I was recently informed by a major drugstore chain — let's call it Floorbrown's — that some of my points were expiring. These points were accumulated by buying things and could be exchanged in the future for other things. I thought the points were eternal. I'd hoped to pass them on in my will. Nope: If I did not buy something more and get more points, I would lose 80 points from my balance of 4,080, and that would put me a thousand points away from my first Reward.

Well, of course I ran 10 blocks in a dead sprint, grabbed the first thing off the shelf I saw and slammed it down on the counter, panting with exertion. There. Ring it up. I made it.

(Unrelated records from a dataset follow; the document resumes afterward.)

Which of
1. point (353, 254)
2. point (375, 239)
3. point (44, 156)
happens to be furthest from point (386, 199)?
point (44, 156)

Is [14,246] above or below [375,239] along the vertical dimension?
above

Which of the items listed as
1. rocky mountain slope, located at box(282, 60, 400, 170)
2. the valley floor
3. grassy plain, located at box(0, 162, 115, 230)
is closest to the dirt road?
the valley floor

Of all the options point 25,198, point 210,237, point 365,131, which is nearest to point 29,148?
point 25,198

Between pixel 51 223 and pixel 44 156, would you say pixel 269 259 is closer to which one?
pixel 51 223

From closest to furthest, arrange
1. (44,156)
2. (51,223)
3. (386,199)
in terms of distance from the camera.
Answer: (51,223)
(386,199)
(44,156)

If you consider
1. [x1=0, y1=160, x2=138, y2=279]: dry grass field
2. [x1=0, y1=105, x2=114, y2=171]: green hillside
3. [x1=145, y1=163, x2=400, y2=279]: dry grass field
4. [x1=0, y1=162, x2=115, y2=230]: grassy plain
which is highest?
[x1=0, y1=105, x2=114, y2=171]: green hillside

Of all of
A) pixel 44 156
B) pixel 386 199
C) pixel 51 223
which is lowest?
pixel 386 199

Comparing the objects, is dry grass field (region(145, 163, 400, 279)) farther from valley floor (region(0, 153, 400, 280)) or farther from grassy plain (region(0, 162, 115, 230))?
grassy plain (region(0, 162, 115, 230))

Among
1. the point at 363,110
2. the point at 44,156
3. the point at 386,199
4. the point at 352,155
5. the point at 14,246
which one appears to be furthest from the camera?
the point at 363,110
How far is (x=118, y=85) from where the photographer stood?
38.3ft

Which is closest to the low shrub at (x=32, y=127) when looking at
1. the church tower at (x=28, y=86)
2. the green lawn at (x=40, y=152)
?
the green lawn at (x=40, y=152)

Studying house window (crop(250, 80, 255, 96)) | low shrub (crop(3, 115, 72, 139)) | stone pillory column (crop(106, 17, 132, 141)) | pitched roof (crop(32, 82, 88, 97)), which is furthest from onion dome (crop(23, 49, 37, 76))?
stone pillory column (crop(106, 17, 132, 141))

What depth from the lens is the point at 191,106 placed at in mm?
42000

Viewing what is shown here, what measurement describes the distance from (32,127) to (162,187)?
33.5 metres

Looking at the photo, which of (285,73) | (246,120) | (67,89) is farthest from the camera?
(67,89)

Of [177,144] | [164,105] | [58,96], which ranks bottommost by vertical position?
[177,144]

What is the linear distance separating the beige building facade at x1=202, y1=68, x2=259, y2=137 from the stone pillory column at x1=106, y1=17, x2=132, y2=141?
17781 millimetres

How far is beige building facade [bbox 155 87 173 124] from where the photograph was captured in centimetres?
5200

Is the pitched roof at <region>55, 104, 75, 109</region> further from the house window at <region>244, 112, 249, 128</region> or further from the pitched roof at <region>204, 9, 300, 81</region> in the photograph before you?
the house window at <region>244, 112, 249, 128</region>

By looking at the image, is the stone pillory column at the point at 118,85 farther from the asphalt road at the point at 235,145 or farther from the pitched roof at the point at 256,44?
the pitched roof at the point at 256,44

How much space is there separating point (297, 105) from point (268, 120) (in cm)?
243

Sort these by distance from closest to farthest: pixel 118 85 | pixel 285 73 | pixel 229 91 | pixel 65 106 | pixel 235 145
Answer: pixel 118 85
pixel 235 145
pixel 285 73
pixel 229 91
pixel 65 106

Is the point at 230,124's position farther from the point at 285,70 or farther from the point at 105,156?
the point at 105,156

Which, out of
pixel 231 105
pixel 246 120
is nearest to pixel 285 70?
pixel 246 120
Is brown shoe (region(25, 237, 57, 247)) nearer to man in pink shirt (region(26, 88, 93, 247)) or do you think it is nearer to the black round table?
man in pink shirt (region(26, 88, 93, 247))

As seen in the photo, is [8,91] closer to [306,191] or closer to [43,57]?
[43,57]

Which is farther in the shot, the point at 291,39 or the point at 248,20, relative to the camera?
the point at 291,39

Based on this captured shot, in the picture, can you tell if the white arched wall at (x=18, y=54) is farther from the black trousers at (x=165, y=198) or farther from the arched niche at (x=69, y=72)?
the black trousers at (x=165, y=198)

Anything else besides the Maxipads, sir?

No! Ring it up! Quickly! The deadline is descending like the blade of a well-oiled guillotine! I grabbed his lapels. "Eighty points are at stake," I hissed.

Let's back up for a bit. Perhaps you still collect those punch cards that some shops use. Buy 37 bowls of soup, and the 38th is on us! (Restrictions apply. Cannot be redeemed for anything but tepid celery broth. Offer not valid between the hours of 11 a.m. and 11 p.m. Tax not included. Spoon-usage surcharge may apply.) You stick them in your purse or wallet, and after you get about 6/10ths of the way to something free, the card mysteriously relocates to a drawer in the kitchen.

So you start a new card, which you find two years later with three pathetic punches. Or you find a batch of cards with so many punches you think: "Technically, I probably own the store now."

You combine the punches, and lo, the free item appears. I'll bet that you could bring five years' worth of unredeemed, incomplete cards to a coffee joint and they'd honor them. The punch is a sacred compact.

Not points! Points die. Points just go away. Why? Are they made of milk? Do they curdle and smell after a while? Perhaps there are discussions at the highest level of Floorbrown's Inc. on the problem of accumulating unused points.

"Here's the year-end report, boss. Profits would have been up this year, but the cost of storing and maintaining the customers' points was simply too huge."

What? That's ridiculous, the boss replies. You could fit the entire database for 42 million customers on a flash drive the size of a piece of Trident gum.

"Wellllll, you could, but we were storing the information securely. We had teams of scribes drawing hash marks on sheets of gilded vellum, which were delivered by Sherpas to a Tibetan monastery. For security purposes they used ink that faded after four months, so we had to repeat the procedure. Of course, there was the cost of the backups, which we placed in a cask drilled into the Antarctic permafrost."

Anyway. I was 20 points away from a measly $5 GIFT CARD and they moved the goalposts. But that's nothing compared with a clothing store I'll call, oh, Freddy Bower, because it sounds like Eddie Bauer. They sent me a card for a few bucks off, but it expired.

They can't sell pants in my size or shirts that don't look like I'm entering a lumberjack impersonator contest on Mount Everest, and it's my fault I don't get to the store promptly. I'm sorry I didn't buy six down jackets a month so I could get enough points for one sock.

I could have driven my car to Floorbrown's, but I was low on gas. Here's why: Grocery store purchases from Cub defer the price of a gallon. All I do is insert my REWARDS card and I am REWARDED. But the card doesn't work anymore. Don't know why, unless there's an enormous magnet embedded in my right buttock — and I think I'd know that. Now I have to go into the store if I want to use it, and the entire point of Modern Life is not having to go into the store. It's still annoying that the pumps don't have a hose for milk and a slot that shoots jerky and cigarettes into a bag.

So I'm running on empty because I am simply too lazy to walk into the store, and too cheap to pay $1.99 for gas without an additional 3 cents knocked off because I bought six pizzas for the price of three last week. But at least I have 7,302 airline points! Wonderful bounty. You get 15,000 MeGo or UsFlii or SkyFlee miles, and you get the opportunity to pay half the price of a Business Extended UltraClass Premium Upgrade, which entitles you to peek into the airline's airport lounge for 15 seconds, after which you are given one peanut. And these points have the longevity of an ice cube in a pizza oven.

Early 2016 resolution: Unsubscribe from all loyalty programs. Just use a credit card that gives you points. If the merchant is confused when you ask them to punch a hole in your credit card, just explain: After 10 you get a new one!